- Requisitos del ejercicio
Según el fragmento sobre la visita a La Isla, ¿desde qué restaurante se contemplan las tejas de Lastres?

- Fragmento del documento

Volví a La Isla con Pablo y Celia. Cada visita era un recordar el pasado y un mirar al futuro. Cada visita una delicia, hasta probar una sidrina casera y saber que estás entre amigos que nunca fallan y siempre te reciben con los brazos abiertos. Y te consienten tus extravagancias y te apoyan y te abrazan. Cada vez que vuelvo recorro los mismos sitios y descubro nuevos rincones. Lastres es un clásico. Esta vez contemplo desde el restaurante el Mirador las tejas del pueblo encaramado en el acantilado; la playa de La Griega al fondo. Se intuye La Espasa.

La tarde de palas es el reencuentro con los testigos del pasado. Con los testigos del hoy que ven nacer el futuro. Apostados en el arenal vemos correr a los niños, que se tiran al Cantábrico sin piedad. Entre las rocas que la marea baja va descubriendo medran los pulpos. Desde este lado se escuchan cosas como: “sal ya que te vas a enfriar”; “aquí tienes el bocadillo de la merienda”; “no corras que llenas todo de arena”. Desde el otro lado me imagino cosas como: “un poco más y salimos”; “¿son de Nocilla?”; “vaya rollo”.

El tiempo nos pasa por encima y el oleaje sigue deshaciendo las rocas en arena. Pero muy poco a poco. El relieve apenas se habrá desgastado cuando los hijos de los niños que vemos retozar se quejen, con los labios morados, que no estaría mal una hora más de baño.

- Información extraída

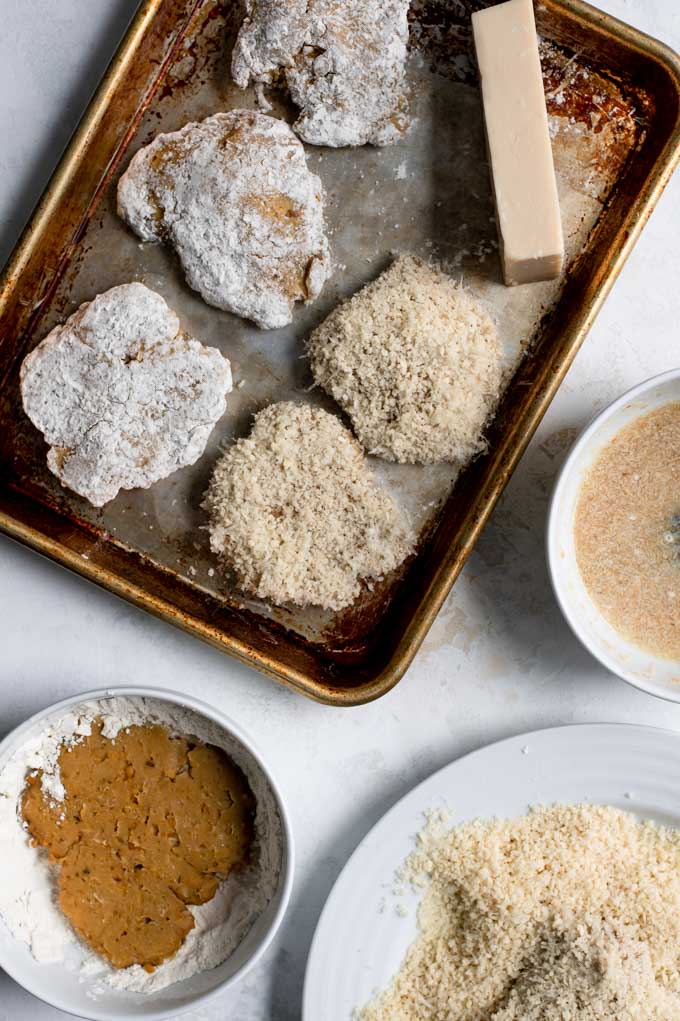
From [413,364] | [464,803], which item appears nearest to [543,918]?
[464,803]

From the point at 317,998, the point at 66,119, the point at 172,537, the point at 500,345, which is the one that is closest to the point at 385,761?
the point at 317,998

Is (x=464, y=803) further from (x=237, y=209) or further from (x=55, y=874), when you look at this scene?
(x=237, y=209)

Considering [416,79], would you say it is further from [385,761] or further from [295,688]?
[385,761]

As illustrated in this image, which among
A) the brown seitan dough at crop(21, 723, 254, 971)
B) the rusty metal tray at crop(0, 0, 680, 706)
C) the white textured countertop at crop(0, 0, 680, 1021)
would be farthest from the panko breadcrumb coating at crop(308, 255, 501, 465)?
the brown seitan dough at crop(21, 723, 254, 971)

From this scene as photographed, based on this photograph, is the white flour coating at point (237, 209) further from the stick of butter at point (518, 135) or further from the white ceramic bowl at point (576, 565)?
the white ceramic bowl at point (576, 565)

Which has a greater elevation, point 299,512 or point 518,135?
point 518,135

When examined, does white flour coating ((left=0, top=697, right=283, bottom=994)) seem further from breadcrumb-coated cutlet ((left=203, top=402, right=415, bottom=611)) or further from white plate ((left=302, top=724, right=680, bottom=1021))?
breadcrumb-coated cutlet ((left=203, top=402, right=415, bottom=611))
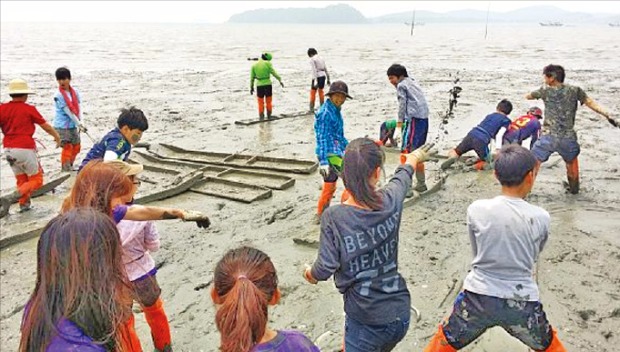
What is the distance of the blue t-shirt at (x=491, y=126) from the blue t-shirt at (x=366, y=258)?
562 cm

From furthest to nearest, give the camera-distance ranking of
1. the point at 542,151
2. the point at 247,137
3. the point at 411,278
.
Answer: the point at 247,137 < the point at 542,151 < the point at 411,278

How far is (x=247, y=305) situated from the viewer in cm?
175

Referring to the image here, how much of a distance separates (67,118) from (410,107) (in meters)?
5.88

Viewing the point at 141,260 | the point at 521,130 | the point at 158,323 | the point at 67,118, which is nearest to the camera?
the point at 141,260

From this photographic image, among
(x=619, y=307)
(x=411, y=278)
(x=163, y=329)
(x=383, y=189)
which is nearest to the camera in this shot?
(x=383, y=189)

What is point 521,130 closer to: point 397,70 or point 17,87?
point 397,70

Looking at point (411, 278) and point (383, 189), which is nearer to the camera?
point (383, 189)

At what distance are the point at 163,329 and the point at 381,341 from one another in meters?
1.76

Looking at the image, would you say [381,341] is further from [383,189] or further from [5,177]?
[5,177]

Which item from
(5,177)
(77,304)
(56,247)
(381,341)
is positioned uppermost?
(56,247)

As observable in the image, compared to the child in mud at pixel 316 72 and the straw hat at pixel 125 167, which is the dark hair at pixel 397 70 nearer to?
the straw hat at pixel 125 167

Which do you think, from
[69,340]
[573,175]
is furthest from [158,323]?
[573,175]

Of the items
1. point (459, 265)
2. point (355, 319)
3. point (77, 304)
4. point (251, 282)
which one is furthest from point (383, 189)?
point (459, 265)

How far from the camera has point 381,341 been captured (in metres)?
2.84
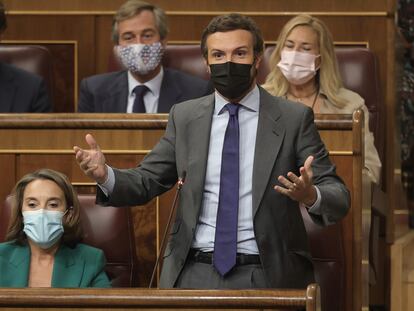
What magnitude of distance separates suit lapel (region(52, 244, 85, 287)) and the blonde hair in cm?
64

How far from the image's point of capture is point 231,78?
1.75 m

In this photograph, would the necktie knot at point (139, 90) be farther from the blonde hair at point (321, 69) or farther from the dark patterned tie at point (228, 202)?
the dark patterned tie at point (228, 202)

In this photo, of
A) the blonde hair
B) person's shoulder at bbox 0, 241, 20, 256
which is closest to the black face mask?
person's shoulder at bbox 0, 241, 20, 256

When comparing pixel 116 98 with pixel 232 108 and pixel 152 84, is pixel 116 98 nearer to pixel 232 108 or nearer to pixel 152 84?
pixel 152 84

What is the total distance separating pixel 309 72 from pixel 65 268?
0.72m

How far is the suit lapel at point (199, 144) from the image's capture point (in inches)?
68.2

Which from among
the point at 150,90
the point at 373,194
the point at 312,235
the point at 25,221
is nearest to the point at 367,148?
the point at 373,194

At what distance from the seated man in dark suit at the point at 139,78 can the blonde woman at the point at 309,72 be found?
218 mm

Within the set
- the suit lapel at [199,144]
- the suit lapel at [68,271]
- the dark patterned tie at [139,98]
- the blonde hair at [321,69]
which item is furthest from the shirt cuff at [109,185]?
the dark patterned tie at [139,98]

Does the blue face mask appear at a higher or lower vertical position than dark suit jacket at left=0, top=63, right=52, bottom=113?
lower

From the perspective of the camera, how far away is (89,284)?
1.88 meters

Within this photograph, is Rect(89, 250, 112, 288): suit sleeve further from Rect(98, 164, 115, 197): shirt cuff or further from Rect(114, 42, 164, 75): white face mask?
Rect(114, 42, 164, 75): white face mask

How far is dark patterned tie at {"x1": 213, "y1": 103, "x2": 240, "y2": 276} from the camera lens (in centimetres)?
169

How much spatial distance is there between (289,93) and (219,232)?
0.74 meters
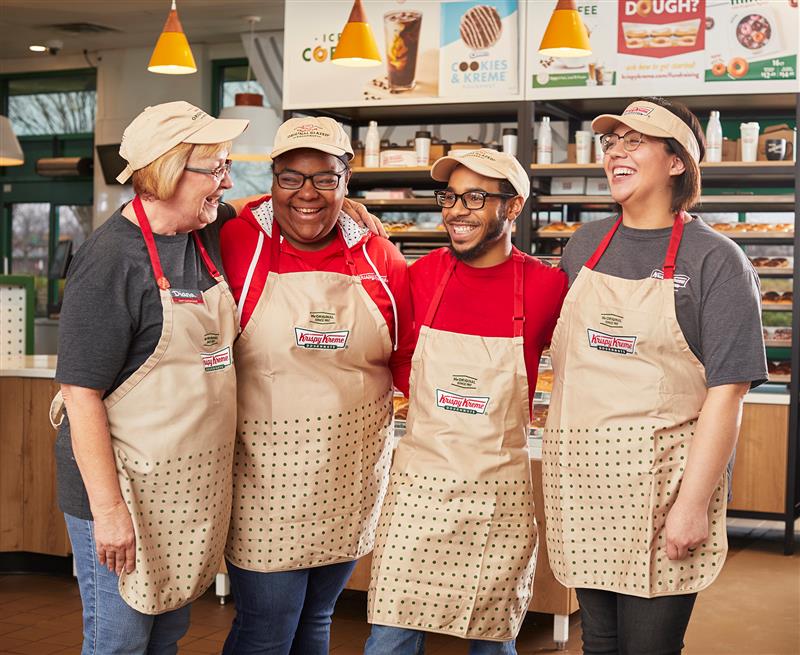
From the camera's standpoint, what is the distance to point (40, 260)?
11.9 metres

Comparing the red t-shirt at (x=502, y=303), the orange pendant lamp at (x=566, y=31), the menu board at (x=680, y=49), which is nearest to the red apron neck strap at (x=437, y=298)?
the red t-shirt at (x=502, y=303)

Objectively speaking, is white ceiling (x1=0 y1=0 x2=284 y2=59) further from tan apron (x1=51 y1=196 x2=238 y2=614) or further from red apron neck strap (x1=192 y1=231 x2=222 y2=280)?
tan apron (x1=51 y1=196 x2=238 y2=614)

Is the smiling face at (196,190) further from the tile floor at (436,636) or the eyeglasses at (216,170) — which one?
the tile floor at (436,636)

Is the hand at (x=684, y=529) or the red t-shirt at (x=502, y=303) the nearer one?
the hand at (x=684, y=529)

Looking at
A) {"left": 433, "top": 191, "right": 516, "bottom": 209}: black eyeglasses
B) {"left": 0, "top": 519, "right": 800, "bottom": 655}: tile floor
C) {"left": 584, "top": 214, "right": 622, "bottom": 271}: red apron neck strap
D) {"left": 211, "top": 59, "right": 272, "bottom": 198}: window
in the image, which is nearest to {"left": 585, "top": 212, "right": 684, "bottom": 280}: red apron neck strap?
{"left": 584, "top": 214, "right": 622, "bottom": 271}: red apron neck strap

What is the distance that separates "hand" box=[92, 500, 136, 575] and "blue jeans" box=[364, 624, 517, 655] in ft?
2.14

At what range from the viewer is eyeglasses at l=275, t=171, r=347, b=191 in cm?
273

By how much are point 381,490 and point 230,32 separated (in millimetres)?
8228

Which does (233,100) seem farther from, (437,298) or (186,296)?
(186,296)

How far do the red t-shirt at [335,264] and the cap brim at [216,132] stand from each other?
37 cm

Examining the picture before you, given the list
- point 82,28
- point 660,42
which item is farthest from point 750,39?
point 82,28

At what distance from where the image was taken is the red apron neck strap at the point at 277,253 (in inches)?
110

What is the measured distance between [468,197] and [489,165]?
10cm

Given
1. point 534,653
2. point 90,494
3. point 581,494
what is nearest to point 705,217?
point 534,653
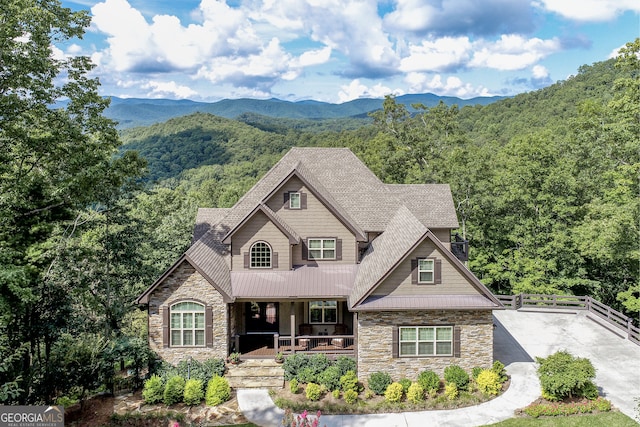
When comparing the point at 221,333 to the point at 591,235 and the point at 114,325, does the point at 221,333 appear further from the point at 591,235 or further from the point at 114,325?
the point at 591,235

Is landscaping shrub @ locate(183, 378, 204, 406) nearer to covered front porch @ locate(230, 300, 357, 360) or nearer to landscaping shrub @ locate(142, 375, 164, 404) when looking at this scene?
landscaping shrub @ locate(142, 375, 164, 404)

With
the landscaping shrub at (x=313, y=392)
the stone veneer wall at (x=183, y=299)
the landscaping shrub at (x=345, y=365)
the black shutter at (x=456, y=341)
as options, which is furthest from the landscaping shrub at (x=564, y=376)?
the stone veneer wall at (x=183, y=299)

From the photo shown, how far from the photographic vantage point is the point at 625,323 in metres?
22.8

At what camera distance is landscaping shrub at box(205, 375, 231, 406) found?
16.6 m

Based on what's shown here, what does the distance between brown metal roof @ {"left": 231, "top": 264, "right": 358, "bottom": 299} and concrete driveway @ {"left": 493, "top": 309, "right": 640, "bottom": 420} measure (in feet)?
24.6

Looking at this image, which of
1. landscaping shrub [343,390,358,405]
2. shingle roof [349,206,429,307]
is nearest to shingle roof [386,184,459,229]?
shingle roof [349,206,429,307]

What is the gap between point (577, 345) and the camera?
2111cm

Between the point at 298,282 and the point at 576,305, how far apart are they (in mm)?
17871

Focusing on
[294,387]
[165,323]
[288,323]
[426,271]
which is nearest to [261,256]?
[288,323]

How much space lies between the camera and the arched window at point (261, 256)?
20.9 metres

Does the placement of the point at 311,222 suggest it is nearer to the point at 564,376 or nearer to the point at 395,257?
the point at 395,257

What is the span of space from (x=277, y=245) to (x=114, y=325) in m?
9.42

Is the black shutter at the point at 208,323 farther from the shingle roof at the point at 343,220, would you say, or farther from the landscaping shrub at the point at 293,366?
the landscaping shrub at the point at 293,366

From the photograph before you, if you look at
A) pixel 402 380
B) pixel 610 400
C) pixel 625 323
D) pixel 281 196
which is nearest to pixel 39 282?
pixel 281 196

- Respuesta a la tarea
Desde el restaurante el Mirador.